Since this current article is really a continuation of part 2, I do not plan to repeat a significant portion of the introductory material contained in this previous article. Thus, I have not included much in the way of introductory remarks, my discussion defining the concept of Origins nor repeating my summary of the Worldview concepts. I will, however, include the acronym abbreviations for the worldviews so that the reader will be able to identify each specific one. They are as follows:
SSW – Secular (Science) Worldview about Origins;
CW – Christian Worldview;
DTCW – “Deep Time” Creationist Worldview(s);
BCW – Biblical Creation Worldview.
Each worldview, when referenced, will be designated by the associated acronym.
It should be noted that much of the emphasis in this current article will primarily focus on these two Christian-based worldviews – DTCW and BCW. The secular worldview of SSW has already been addressed in the Part 2 article. It has been both discredited and rejected from a Christian Worldview perspective as being fully unsatisfactory when applied to our Christian faith. While this view (SSW) does attempt to provide answers to the concept of Origins, it clearly rejects any intent to include the actions of God or even the existence of God within the concept of Origins. Thus, we as Christian believers should reject both its premise and teaching in this area of application to our faith. When mentioned in this article, it will be from a contrast position only.
On the opposing side, the larger Christian Worldview of CW would incorporate the concept of Origins from a Biblical perspective. However, because of its larger overview and approach to one’s Christian faith, CW tends to focus more on the incorporation of the Gospel message into how this applies to the broad perspective of one’s life experience. Thus, when referring to the Christian perspective on Origins within this article, the presence of CW would be generally included within both the DTCW and BCW views. Thus, CW, when mentioned, will only be included as an extension of these DTCW and BCW perspectives.
Questions to Examine
Below are the Questions which will be considered and evaluated within this article. These questions will inherently address and directly apply to the foundational basis of one’s belief about the concept of Origins. Key to this will be how one views God’s Word as it addresses each question. I have repeated one key thought within this section from the previous article (Part 2).
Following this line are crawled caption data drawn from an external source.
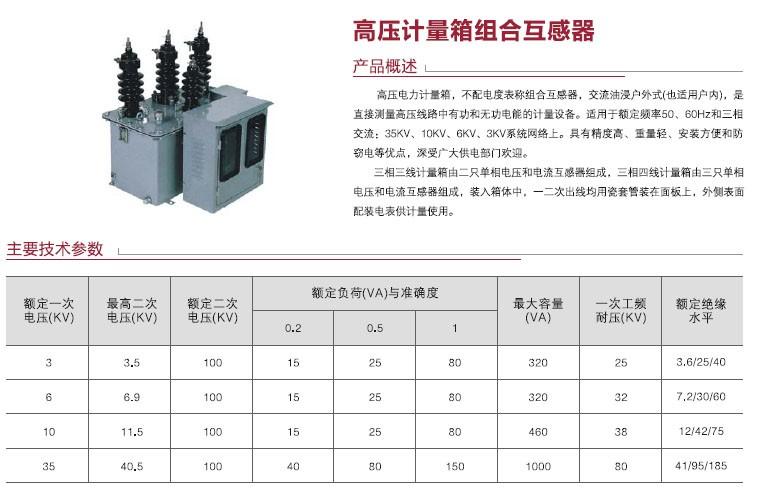 天正供应 10kv油浸式计量装置jls-10 jls高压计量箱分类: jls-10,6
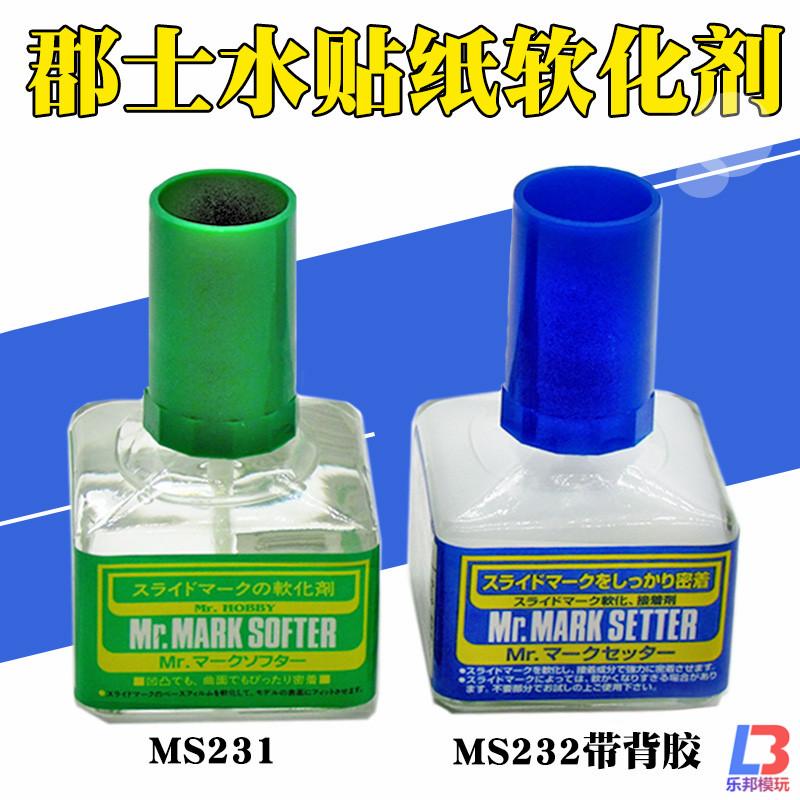 郡士君士辅料MS-231水贴纸粘胶剂高达模型MS-232水贴软化剂带背胶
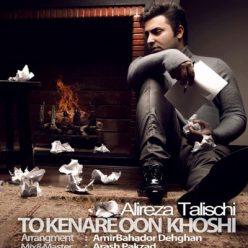 Alireza Talischi To Kenare Oon Khoshi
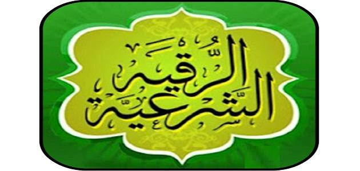 الرُّقية الشرعية من القرآن والسنة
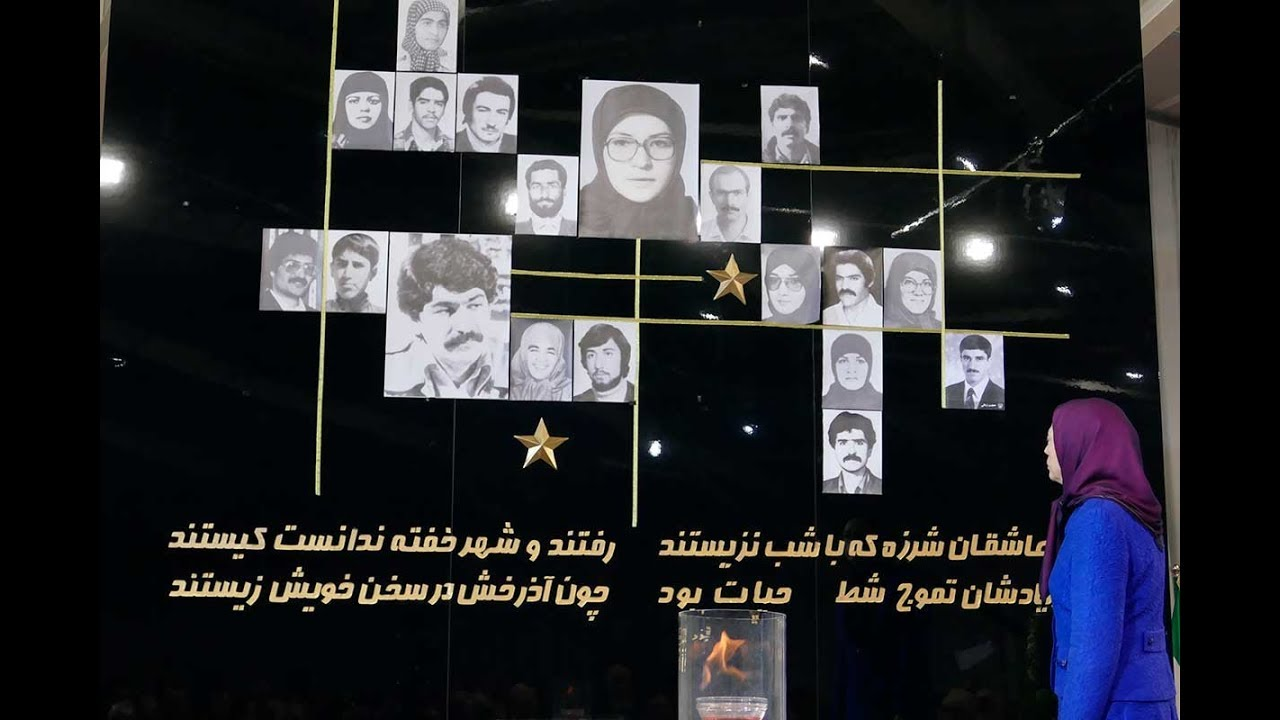 Maryam Rajavi's Speech in Memory of the Feb 8, 1982 Martyrs  -سخنرانی مریم رجوی بمناسبت ۱۹بهمن ۱۳۶۰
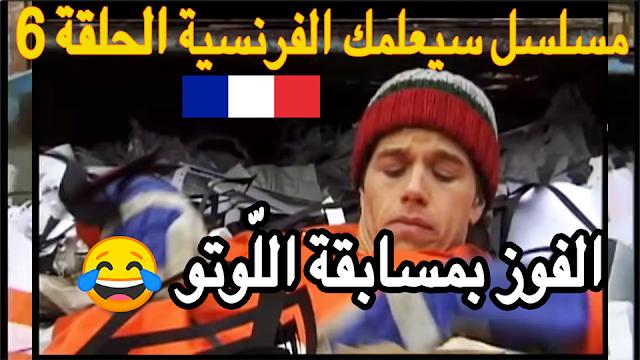 الحلقة 6 تعلم الفرنسية مع المسلسل التعليمي الرائع (اكسترا فرانس) كوميدي مترجم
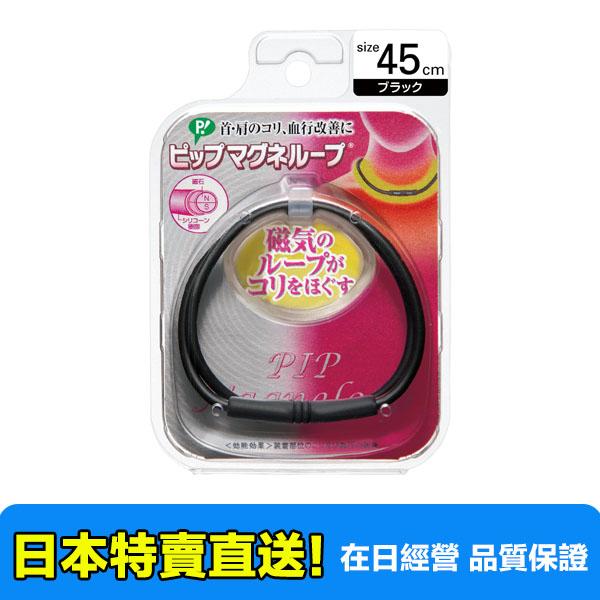 【海洋傳奇】【日本直送免運】日本 易利氣磁力項圈 黑色 45/50CM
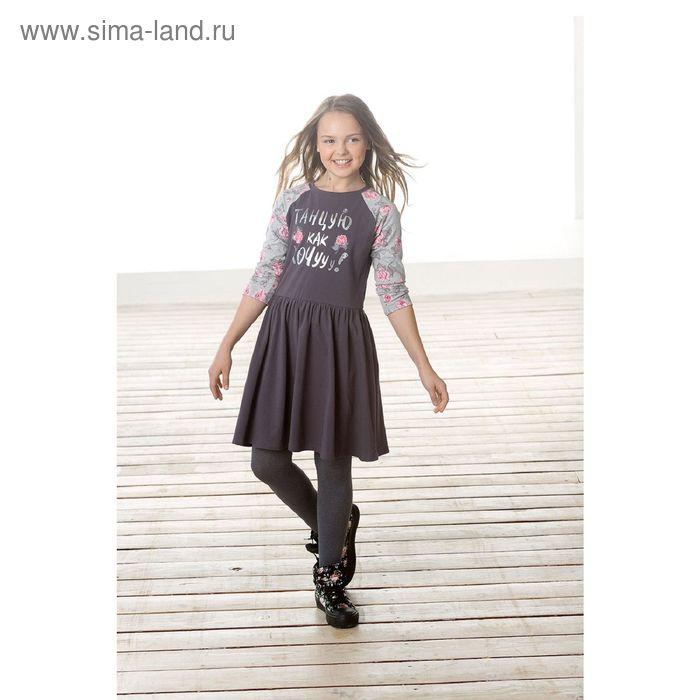 Платье для девочек, 7 лет, цвет Темно-серый GDJ4005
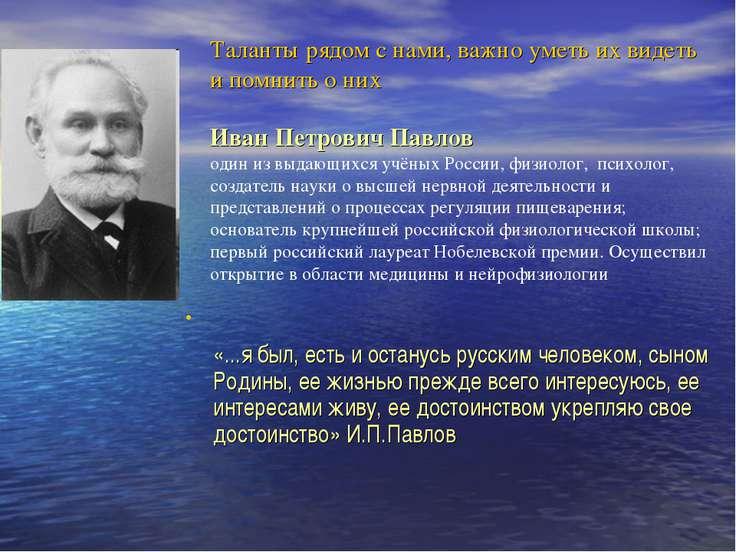 Таланты рядом с нами, важно уметь их видеть и помнить о них Иван Петрович Пав...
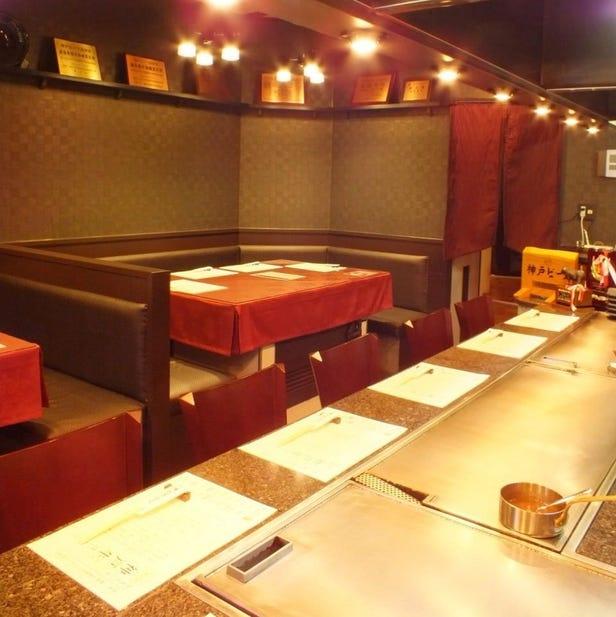 神户牛烧肉 八坐和 みやび店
Many believers have struggled to purposefully examine this issue. This has often led to a position of “intentional ignorance” or even compartmentalized belief. If so, I hope that the challenge presented by answering these remaining three questions will result in a renewed re-examination of one’s faith, including the concept of Origins.
These current questions, under discussion, are designed to present a directed view and thus “application” of one’s personal worldview to their Christian life experience concerning the concept of Origins. By doing this, each current question may appear to contain a “smaller idea” about one’s faith. And yet, each will address specific challenges to consider as we each evaluate the role of God’s Word within our day-to-day lives, especially as we consider our perspective on Origins.
The 6 questions to be examined are given below with those in the current article highlighted in bold:
Which of these worldviews lack a Scriptural basis (i.e., which is biblically inconsistent)?
Does my worldview as a Christian need to be based on Scripture? Is basing my worldview on Scripture enough?
Is my worldview biblically consistent (i.e., based on God’s Word)? How can I assess whether my worldview is biblically consistent?
Does my Christian worldview need to be logical in all areas of my beliefs?
What happens when my worldview is not based on Scripture? Are there consequences to my faith?
Are those with an OEC view saved (i.e., are only YEC saved)?
A thought on the application of God’s Word to one’s Worldview of Origins
One of the main ideas included in this current article is the simple concept that God’s Word must always be the foundational basis and one’s primary ongoing source and resource for our Worldview perspective as a Christian. Thus, any view we hold must have as its “first principle” the need to seek our understanding of how we view all aspects of our life by basing it on the truth of God’s Word. This should be true for any subject within our faith walk, including the concept of Origins. Therefore, as the reader responds and answers the questions below, it is my hope that you, the reader, will seriously consider the need to place God’s Word as primary in the way you would encounter and seek out the truth in this area of your faith.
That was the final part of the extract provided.